AUGUSTA, Ga. — Friday’s second round of the Masters proved to be a challenge for some, but a bit of a cakewalk for Patrick Reed, who carded nine birdies en route to a 66, which gave his two-shot lead over Marc Leishman at the halfway point. Accordingly, whether the numbers were small or large, there was plenty of interest to decipher by day’s end. Here’s a look at five stats that stood out:
WHY 135 ISN’T SO GREAT
Through two rounds Patrick Reed is the only player in the field with a pair of rounds in the 60s, going 69-66 for a stellar 135 total and the 36-hole lead. Or is it that stellar? Fourteen previous players finished 36 holes with a 135 total and at least a share of the lead at the midway point of the Masters. Know how many won? Three—and their names were Byron Nelson (1942), Jack Nicklaus (1975) and Seve Ballesteros (1980). The other 11 suffered various degrees of disappointment, including Ian Woosnam in 1992 who eventually finished T-19 while trying to defend his title. Oh, and going even lower than 135 is no bargain, either. That’s been done six times and only two of those players won (Ray Floyd, 1976 and Jordan Spieth, 2015).
PAR 5s GIVE REED THE EDGE
Reed came into the Masters ranked 101st in par-5 scoring on the PGA Tour this season at 4.66 strokes. Given that, it also should not be surprising that he has birdied all the par 5s in a round just three times this season. Reed’s race to the top of the Masters leader board, however, is steeped in his par-5 play. Reed has birdied all eight of Augusta National’s par 5s through the first two rounds. That puts Reed more than halfway to the tournament mark of 15 under par on the three-shotters held by Greg Norman (1995), Tiger Woods (2010), Ernie Els (2013) and Phil Mickelson (2015).
NO POWER, NO PROBLEM
It is firmly believed that power off the tee is a requisite for success at the Masters, and certainly seeing names such as Rory McIlroy, Dustin Johnson and Justin Thomas (all over 300 yards and in the top 10 in distance after 36 holes) residing in the top 10 would seem to feed that. But this year those lacking some pop also are in the mix at the halfway point. Reed is in the lead despite ranking 44th in distance. Marc Leishman is in second place and ranked T-41. Henrik Stenson is third and ranked T-68 while tied for fourth is Jordan Spieth, ranked T-52 in distance. Charley Hoffman, meanwhile, is T-6 and ranked 77th.

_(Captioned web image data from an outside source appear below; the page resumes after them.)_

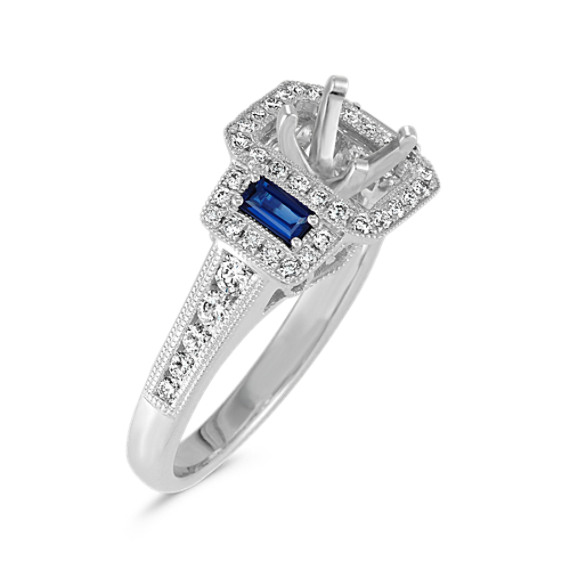 Emerald Cut Vintage Halo Engagement Ring With Sapphire And Diamond
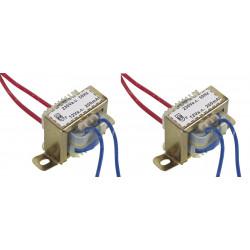 2 Open frame trasformatore 2.4va 12v 200ma 1 x 112002c componente elettronico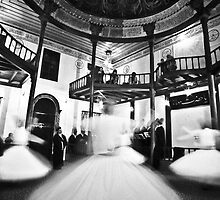 Whirling dervishes preserving Safi tradition in Turkey by Matej Kastelic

MICKELSON IS MASTER OF DISASTER
Everyday golfers take heart. Phil Mickelson is your kind of player. The people’s choice, at times, plays like, well, everyday people. Ever since his third Masters triumph in 2010, Lefty has had a difficult time keeping crooked numbers off his scorecard. Friday at the Masters continued the negative trend when he took a triple bogeys from the trees on No. 9 and rinsed one for a double bogey on the par-3 12th. Those two disasters make it a total of 12 double bogeys and five triple bogeys for the three-time Masters champion over his last seven starts. Here’s a breakdown of his breakdowns:
2018: Tripled the ninth and doubled the 12th in round two. 2017: Doubled the third hole in both round three and four. 2016: Doubled the seventh, 15th and 16th in round two. 2014: Tripled the seventh and doubled the 15th in round one; tripled the 12th in round two. 2013: Doubled the 12th in rounds two and three; also doubled the 11th in round three. 2012: Tripled the 10th in round one; tripled the fourth in round four. 2011: Doubled the fifth and 16th in round four.
NOT THE SAME OLD TIGER
Tiger Woods has never missed the cut at the Masters as a professional and he kept that streak intact, although coming a little closer to the cut line than he would have liked to. In fact, in making his 19th consecutive Masters cut as a pro, Woods posted his second-highest 36-hole total at the Masters, going 73-75 for a four-over-par 148. Woods’ high-water mark at Augusta National for the first 36 holes is 149, when he went 76-73 during the first two rounds.